Each input feature \(x_i\) influences the output \(y\) based on the corresponding coefficient \(w_i\). Larger absolute values of \(w_i\) indicate a greater impact of the feature on the prediction. A positive coefficient means that as the feature increases, so does the predicted value of \(y\), while a negative coefficient implies an inverse relationship.

Lastly, we will evaluate whether the effect of individual attributes aligns with the problem context and domain knowledge.

---
# Regression, Part b

In this section, we will compare three models: the regularized linear regression model from the previous section, an artificial neural network (ANN), and a baseline. The focus will be on determining which model performs better and whether either model is superior to a trivial baseline.

1. **Two-Level Cross-Validation Implementation**: 
   Implement two-level cross-validation to compare the models.
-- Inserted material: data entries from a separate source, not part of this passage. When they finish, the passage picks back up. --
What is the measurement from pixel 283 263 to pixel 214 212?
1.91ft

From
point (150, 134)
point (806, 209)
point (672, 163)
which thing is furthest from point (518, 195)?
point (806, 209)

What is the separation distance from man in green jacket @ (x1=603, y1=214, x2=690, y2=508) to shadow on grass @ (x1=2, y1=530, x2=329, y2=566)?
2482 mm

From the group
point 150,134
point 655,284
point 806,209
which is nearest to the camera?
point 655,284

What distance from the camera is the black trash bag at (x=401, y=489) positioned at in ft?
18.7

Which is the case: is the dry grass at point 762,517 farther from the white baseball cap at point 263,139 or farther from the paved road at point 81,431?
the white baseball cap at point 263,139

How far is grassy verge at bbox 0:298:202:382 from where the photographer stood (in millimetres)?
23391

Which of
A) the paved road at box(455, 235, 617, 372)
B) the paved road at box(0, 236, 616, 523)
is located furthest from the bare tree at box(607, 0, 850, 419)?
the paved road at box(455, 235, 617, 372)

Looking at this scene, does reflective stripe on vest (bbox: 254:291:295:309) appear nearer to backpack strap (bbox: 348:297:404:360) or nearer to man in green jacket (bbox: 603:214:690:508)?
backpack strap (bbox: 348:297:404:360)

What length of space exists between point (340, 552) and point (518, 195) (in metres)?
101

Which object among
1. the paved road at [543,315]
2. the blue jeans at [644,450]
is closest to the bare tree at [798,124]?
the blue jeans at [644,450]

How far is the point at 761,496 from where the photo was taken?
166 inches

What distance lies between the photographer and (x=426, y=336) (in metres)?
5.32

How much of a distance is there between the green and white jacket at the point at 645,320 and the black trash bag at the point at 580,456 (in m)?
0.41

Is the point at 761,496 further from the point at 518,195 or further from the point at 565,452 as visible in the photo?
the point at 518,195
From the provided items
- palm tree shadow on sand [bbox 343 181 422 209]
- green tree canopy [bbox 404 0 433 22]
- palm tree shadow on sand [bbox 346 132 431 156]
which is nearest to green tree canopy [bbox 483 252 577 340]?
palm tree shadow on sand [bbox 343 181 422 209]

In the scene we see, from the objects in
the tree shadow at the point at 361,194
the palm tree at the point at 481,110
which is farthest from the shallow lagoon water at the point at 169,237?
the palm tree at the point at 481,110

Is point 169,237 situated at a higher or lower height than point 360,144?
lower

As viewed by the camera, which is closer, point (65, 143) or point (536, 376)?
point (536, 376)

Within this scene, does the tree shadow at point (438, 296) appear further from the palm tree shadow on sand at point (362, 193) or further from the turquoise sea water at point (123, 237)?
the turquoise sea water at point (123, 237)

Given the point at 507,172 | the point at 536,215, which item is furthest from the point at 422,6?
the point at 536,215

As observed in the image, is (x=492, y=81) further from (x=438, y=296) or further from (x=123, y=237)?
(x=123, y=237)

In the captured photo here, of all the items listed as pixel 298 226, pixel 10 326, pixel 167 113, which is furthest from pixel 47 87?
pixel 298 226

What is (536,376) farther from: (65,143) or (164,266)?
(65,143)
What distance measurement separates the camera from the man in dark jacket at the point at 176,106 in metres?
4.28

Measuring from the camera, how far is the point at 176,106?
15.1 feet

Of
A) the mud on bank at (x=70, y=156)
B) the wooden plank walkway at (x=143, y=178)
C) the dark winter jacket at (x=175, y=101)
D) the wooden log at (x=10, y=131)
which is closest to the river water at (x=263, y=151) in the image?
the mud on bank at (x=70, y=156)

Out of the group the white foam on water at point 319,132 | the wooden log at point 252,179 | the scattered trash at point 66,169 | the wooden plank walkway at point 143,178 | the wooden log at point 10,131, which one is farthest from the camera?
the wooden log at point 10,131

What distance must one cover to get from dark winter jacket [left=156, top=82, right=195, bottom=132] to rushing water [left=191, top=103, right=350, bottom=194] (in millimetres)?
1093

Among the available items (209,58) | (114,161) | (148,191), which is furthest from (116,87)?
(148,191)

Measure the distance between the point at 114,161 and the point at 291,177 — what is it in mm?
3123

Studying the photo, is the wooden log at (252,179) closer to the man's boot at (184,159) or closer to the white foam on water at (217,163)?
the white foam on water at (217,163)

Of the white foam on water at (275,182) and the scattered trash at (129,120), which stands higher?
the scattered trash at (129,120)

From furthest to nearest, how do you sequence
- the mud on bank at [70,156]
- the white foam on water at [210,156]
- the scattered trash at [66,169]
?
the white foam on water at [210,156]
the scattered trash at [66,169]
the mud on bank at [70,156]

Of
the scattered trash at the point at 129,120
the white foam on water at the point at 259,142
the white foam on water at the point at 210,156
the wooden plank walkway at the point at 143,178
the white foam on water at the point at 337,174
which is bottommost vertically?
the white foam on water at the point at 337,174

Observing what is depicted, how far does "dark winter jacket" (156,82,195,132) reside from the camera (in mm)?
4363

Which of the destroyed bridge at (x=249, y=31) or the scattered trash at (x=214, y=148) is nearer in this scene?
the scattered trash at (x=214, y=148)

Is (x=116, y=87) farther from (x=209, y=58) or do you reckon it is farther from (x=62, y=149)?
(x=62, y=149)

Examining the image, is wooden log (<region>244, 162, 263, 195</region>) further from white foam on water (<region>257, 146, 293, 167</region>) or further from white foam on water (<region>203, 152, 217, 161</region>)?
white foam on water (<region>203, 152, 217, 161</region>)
For this, we will use \( K_1 = K_2 = 10 \) folds. The baseline model will use the mean of \( y \) from the training data to predict \( y \) for the test data. Additionally, for the ANN, we will select the number of hidden units \( h \) as the complexity-controlling parameter. Based on initial tests, we will choose a reasonable range for \( h \) and \( \lambda \).


---
2. **Comparison Table**: 
   Produce a table similar to Table 1 using two-level cross-validation. For each fold \( i \), include the optimal number of hidden units \( h^*_i \) and the regularization strength \( \lambda^*_i \), along with the estimated generalization error for each method. Also, include the baseline error for each fold to allow a direct comparison.

---
3. **Statistical Evaluation**:
   Perform a statistical evaluation to determine whether there is a significant performance difference between the models. Use one of the following setups to compare the models:

   - **Setup I**: Use the paired t-test (Box 11.3.4)
   - **Setup II**: Use the method described in Box 11.4.1

   Report p-values and confidence intervals for the pairwise tests and conclude on the performance of the models. Discuss which model is better and whether either model outperforms the baseline.